Meredith College competed in the 2019 Ethics Bowl, hosted by the N.C. Independent Colleges and Universities, and made it to the semi-finals.
Students from 22 campuses across North Carolina participated in the event, which was held in February at the North Carolina Legislative complex. The theme was “Ethics in the Environment.” This was the eighth annual Ethics Bowl.
Each Ethics Bowl team consists of up to six students. Campus coordinators work with the students to prepare them for the competition, which consists of four rounds over the two days, plus semi-final and final rounds. In each round, a specially developed case study outlining a complex ethical situation related to the environment was presented to the teams for debate. The round was awarded to the team that made the most sound, persuasive presentation. Approximately 60 business, non-profit and government professionals served as judges and moderators.
The Meredith team won all four of their rounds and moved on to the semi-finals, which included the top four teams from the competition rounds. Along with Meredith, semi-finalists were Wake Forest, Catawba College, and Chowan College. Meredith was defeated by Wake Forest. Catawba was the overall winner.
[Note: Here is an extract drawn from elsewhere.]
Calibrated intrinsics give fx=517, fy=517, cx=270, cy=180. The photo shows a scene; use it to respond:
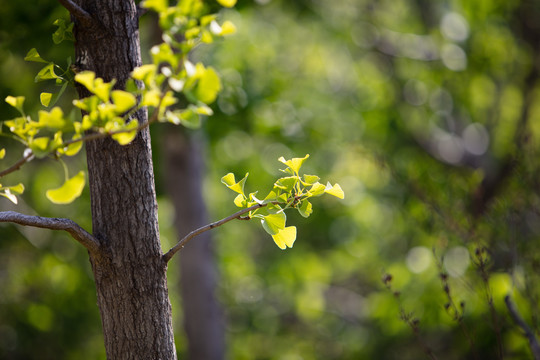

Meredith team members were Caroline Garrett, ’19, Laura Jenkins, ’20, Marie Johnson, ’20, Rachel Blay, ’21, Raynor Dail, ’22, and Elinor Shelp-Peck, ’22.
Johnson, who also participated in the 2018 Ethics Bowl, says the competition allows students to apply a number of skills.
“The Ethics Bowl is a competition that tests your knowledge on ethical theories, fuels critical thinking, and lets you apply skills learned in the classroom such as communication and research,” Johnson said.
Being on the team is hard work but also fun. “We worked together so well and had so much fun together that everyone at the Ethics Bowl noticed it,” Johnson said.
First-time member Shelp-Peck was drawn to the Ethics Bowl team because of this year’s theme.
“I have a passion for environmental advocacy and was really excited about the opportunity to learn more,” she said. “To be part of this team was amazing. I cannot wait to do it again next year.”
Meredith’s team coordinators are Associate Professor of Religious and Ethical Studies Steven Benko and Director of Student Leadership and Service Cheryl Jenkins.
Benko said one thing that makes Meredith’s team stand out is the College’s support during the preparation phase.
“We are fortunate that other professors and the Provost gave their time to explain important concepts to the team,” Benko said. “This is not unusual for our team, but it distinguishes their experience from others. That commitment from the College inspires our students to dedicate a lot of their free time to prepare for the competition.”
Jenkins is proud of the students for reaching the semi-finals in a difficult competition. She credits their teamwork and critical thinking skills.
“Each team member contributed so much personally to the success of the team. Their persistence and endurance paid off and was recognized,” Jenkins said. “I also am glad that each of them learned about the ethics of environmental issues since it is important to our local and global communities.”
Meredith has participated in the Ethics Bowl since the competition began, and has done well each year.
“Most rewarding is that our students take the competition seriously and want to represent the College well,” Benko said. “They know that Meredith College has built up a strong reputation at Ethics Bowl and they want to contribute to that.”